L’Osservatorio, pubblicherà a breve le linee guida al programma di smaltimento del radioattivo, una sorta di vademecum che potrebbe tornare utile agli esperti ministeriali verosimilmente al lavoro. «La speranza – aggiunge il presidente dell’Occn – è che possa esserci un confronto e prendere in considerazione tutti gli aspetti coinvolti in un processo importante come quello dello smaltimento di rifiuti tanto pericolosi». In attesa delle linee guida dell’Osservatorio, un’altra domanda tiene banco. Qualora il piano fosse reso pubblico, e di conseguenza anche la mappa dei siti idonei al cantieramento del deposito, come si potrebbe di punto in bianco spiegare alle popolazioni che vivono sui siti potenzialmente idonei che la costruzione di un tale deposito non sarebbe pericolosa?

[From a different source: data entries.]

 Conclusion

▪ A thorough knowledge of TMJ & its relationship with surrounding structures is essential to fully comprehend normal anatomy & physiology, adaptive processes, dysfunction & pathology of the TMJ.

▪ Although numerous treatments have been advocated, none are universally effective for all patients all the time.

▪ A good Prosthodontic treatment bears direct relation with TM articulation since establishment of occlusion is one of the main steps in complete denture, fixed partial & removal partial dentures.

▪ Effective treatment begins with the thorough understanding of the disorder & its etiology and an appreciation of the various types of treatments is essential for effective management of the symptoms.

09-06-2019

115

Leoni spiega: «Il deposito avrebbe un impatto sul territorio molto meno pericoloso di quello di una qualunque centrale già presente in alcune aree del Paese. Secondo alcuni sondaggi, il timore maggiore parrebbe essere il rischio esplosioni. Mi sento di poter rassicurare le persone. I depositi, diversamente dalle centrali – prosegue – non posso scientificamente esplodere». Dunque in attesa che dal Governo vengano resi pubblici i documenti necessari ad evitare infrazioni e reazioni ostative da parte delle popolazioni, sarebbe forse opportuno che si tenesse aggiornato il Paese su come si intende procedere rispetto alla risoluzione di un problema che vede l’Italia parecchio indietro rispetto agli altri paesi europei. Paesi come Francia e Spagna, ad esempio, che hanno sapientemente affrontato la questione insieme alle popolazioni, coinvolgendole attraverso lo strumento di democrazia per eccellenza: l’istituto referendario. In Italia, al momento, le comunità locali restano invece sul chi va là temendo di essere candidate a subire le ipotetiche conseguenze della realizzazione del primo deposito nazionale di rifiuti radioattivi. Rifiuti altamente pericolosi, che solo il tempo – nell’ordine di secoli – rende veramente inerti.